A fragile yet moving exploration of sensuality, romance and the struggle for stability (both emotionally and economically), Sandoval succeeds in a sensitive, timely portrait which elegantly balances its competing strands of disenfranchisement.
Olivia (Sandoval) is an undocumented Filipino trans woman working as a caregiver for Olga (Lynn Cohen), an elderly Russian immigrant living in Brooklyn. While Olivia’s best friend Trixie (Ivory Aquino), who also shares the same background, has found love and a path to citizenship through marriage, her own avenue for a husband has evaporated, leaving her out of options in an environment increasingly hostile towards trans people and immigrants. Without the ability to even change the name and gender on her passport, Olivia’s fears for her future have not diminished her care for Olga, whose troubled grandson Alex (Eamon Ferran) has come to live with them while beginning a job working for his uncle in a slaughterhouse.
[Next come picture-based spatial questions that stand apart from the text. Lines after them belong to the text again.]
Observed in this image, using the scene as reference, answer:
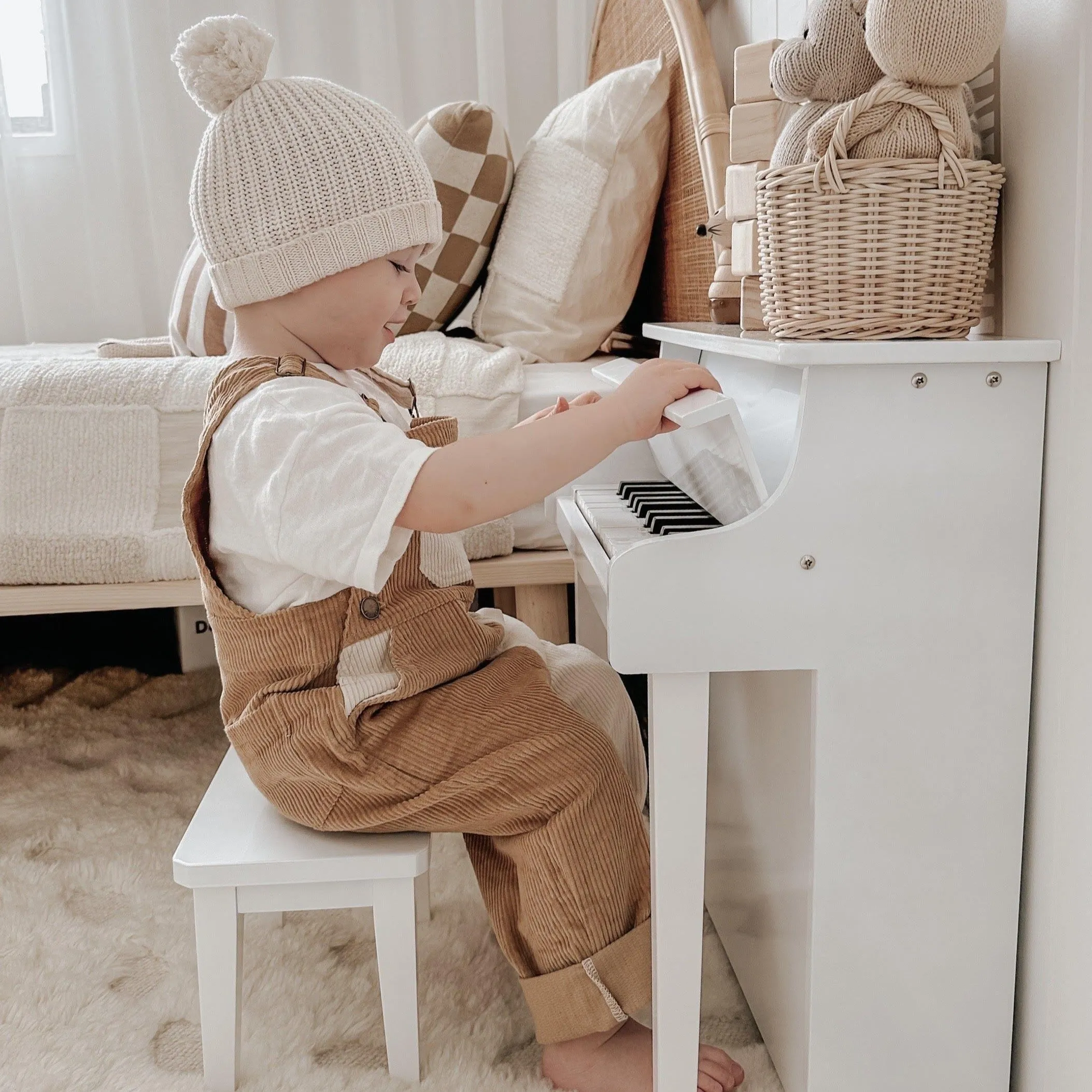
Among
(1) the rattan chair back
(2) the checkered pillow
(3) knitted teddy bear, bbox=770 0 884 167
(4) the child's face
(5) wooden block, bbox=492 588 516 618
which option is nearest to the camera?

Although Alex still has a lot of maturing to do as he’s eager to improve himself in the eyes of his family while recovering from substance abuse, he gravitates towards Olivia, who begins to respond positively to his advances.
A ‘lingua franca’ is ostensibly a bridge language which makes communication possible between two parties who do not speak the same native language, but Sandoval’s motif extends beyond an understanding of language and culture with tenuous categorizations of gender identity.
As the center point, Sandoval is a calming, tranquil and completely captivating screen presence as the painstakingly kind Olivia. Her interactions with Lynn Cohen’s Olga (one of the character actor’s final performances prior to her death earlier this year) are warmly empathetic, displaying Olivia’s capacity for patience despite her own predicament, especially the more we learn about the woman who previously occupied her position. Likewise, Eamon Ferran as the aimless Alex is also a highlight, and his interactions with Olivia provide the backbone for the film’s languorous second half and a fittingly ambiguous finale.
ICE raids and Trump’s vitriol infect the news media sound bites which compound Olivia’s internalized tension, but hysteria is never an option. Sandoval’s visual cue of Lady Chatterley’s Lover points us towards the sensual direction which her relationship to Alex takes, while a slaughterhouse in the background also recalls the inspired romantic entanglement of Ildiko Enyedi’s On Body and Soul (2017).
Sandoval quite effectively builds the invisible tension of trans narratives, for at any moment, we get the sense this could dissolve immediately into a horror narrative should any of Olivia’s ‘secrets’ be discovered by those who she’s made herself vulnerable to. Although supporting characters and cast members oscillate between flat characterizations and labored exchanges (an exception being Ivory Aquino as Olivia’s childhood friend), Lingua Franca is a quietly moving portrait of resilience despite significant odds.